06 June 2006

They Touched My Feet

So, my first day of massage school.

Didn’t start out so hot, as I raced around dropping Birdy off at daycare and stopping to buy a notebook, slid into the parking lot at exactly 9:00, spilled coffee on my required set of sheets as I was getting out of the beast, and walked into a dark classroom.

Yeah, class starts at 9:30.

And I wore my shoes into the classroom, which apparently is a no-no. Live and learn.

The class is Acupressure, applying varying degrees of pressure to very specific spots on the body to relieve all sorts of pain (also, in Acupressure, you don’t use the word “pain”, you say “sensitivity.” Live and learn again). Today was about headaches, and we jumped into table work within the first hour.

Let me make myself clear: we started touching actual other people almost first thing. Day One. As in I was squeezing a stranger’s toes by 10:30 this morning. And while I was standing next to the table with the just-out-of-high-school D&D kinda girl lying terrified on her back, I thought, “hold please. You decided you WANT to touch strangers early in the morning and any other time they will pay you to do so.” I think I am in for a lot of epiphanies.

And not that this is a bad thing—after the first go round and my shuffling hesitation, it got easier, more interesting, less weird.

When I went off to college, I arrived at a Midwestern state school where (almost) every student I encountered was my own age, same situation, and let’s face it—we all kind of look related in the Midwest anyway. This, and one Photoshop class for kicks at community college, sums up my higher-education experience.

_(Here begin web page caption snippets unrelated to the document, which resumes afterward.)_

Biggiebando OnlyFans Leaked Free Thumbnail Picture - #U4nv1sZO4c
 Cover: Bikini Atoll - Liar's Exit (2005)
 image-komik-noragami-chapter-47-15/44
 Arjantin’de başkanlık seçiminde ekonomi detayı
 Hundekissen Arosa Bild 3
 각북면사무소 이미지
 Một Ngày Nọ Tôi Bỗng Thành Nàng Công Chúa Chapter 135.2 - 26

This homogeny is not the case in massage school. One might think that attendees of massage school are a calm, enlightened, healing group of neo-hippies who compost. And while I’m all about not judging (or at least I like to say I am and kind of believe it), looking over at the two late-forties fanny-packers whispering about Harley Davidson Motorcycle shows at the fairgrounds while finding each other’s pressure points made the whole endeavor slide back into Tackyville for a minute. And I think this is a fight I’m going to fight hard in the beginning—because there seems to be a dark little bit of hocus-pocus and snake oil to the whole thing. I’m still guilty, momentarily, of discounting the path I’m actively choosing, and the cigarette-smelling pseudo-goth girl makes my brain say, “What are you doing? What the fuck are you doing?” *

It’s going to be a big learning experience, but the “academics” of it are much more organic and less about memorization and over-discussing. And I’ve been trained to be a stellar memorizer and over-discusser, thanks to the Indiana University English Department. So, in summation, my challenge for the semester is going to be more about taking myself and this craft seriously, by learning to block out the redneck element who just wants to go work in her sister-in-law’s beauty shop in her garage. (Not that there's anything wrong with that.)

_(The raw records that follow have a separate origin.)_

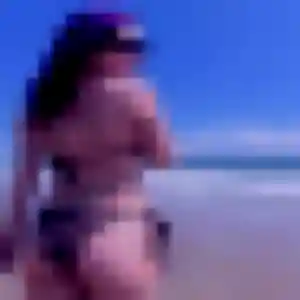 Renee (27 ans) à Mordelles cherche un rencontre coquine maintenant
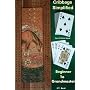 Cribbage Simplified - Beginner to Grandmaster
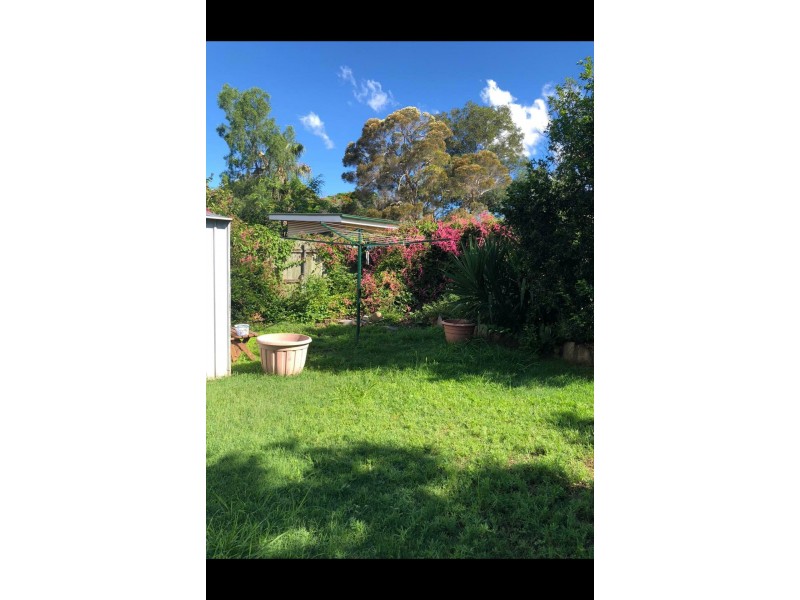 22 FITZROY STREET, Gatton QLD 4343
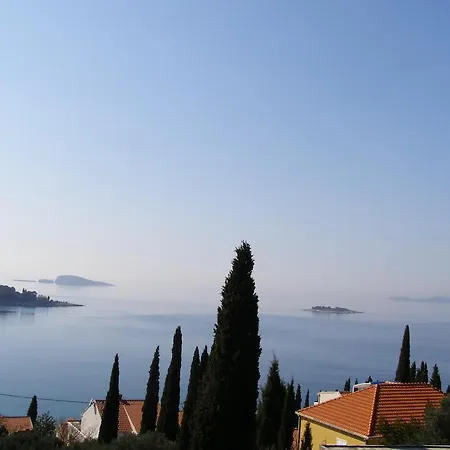 Siljug Cavtat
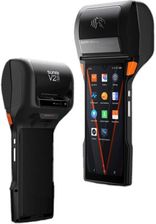 Sunmi Terminal Mobilny Plus (V2S)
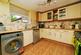 Additional image 7 of Beverley Gardens, Wirral, CH61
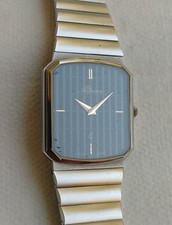 Alpina swiss made gebraucht kaufen  Berlin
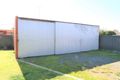 Property photo of 70 Miller Street Tongala VIC 3621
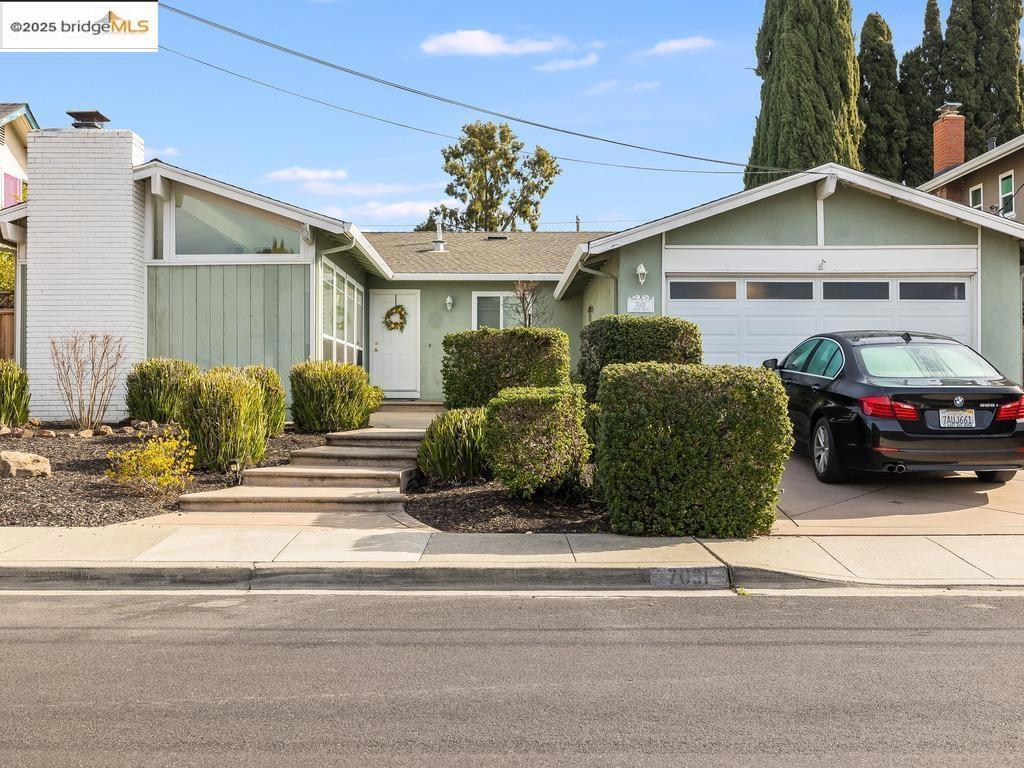 Photo of Listing #41086671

*Okay, reading over this, I am painting a very inaccurate picture of massage school. The instructor is great. The program is more intensive than the state licensure requires. There is a lot of thinking and intuitive therapy involved. The school is an open, airy, naturally lit space in an old train station. And I think the other, advanced students in the lounge looked way more like those composters I mentioned earlier.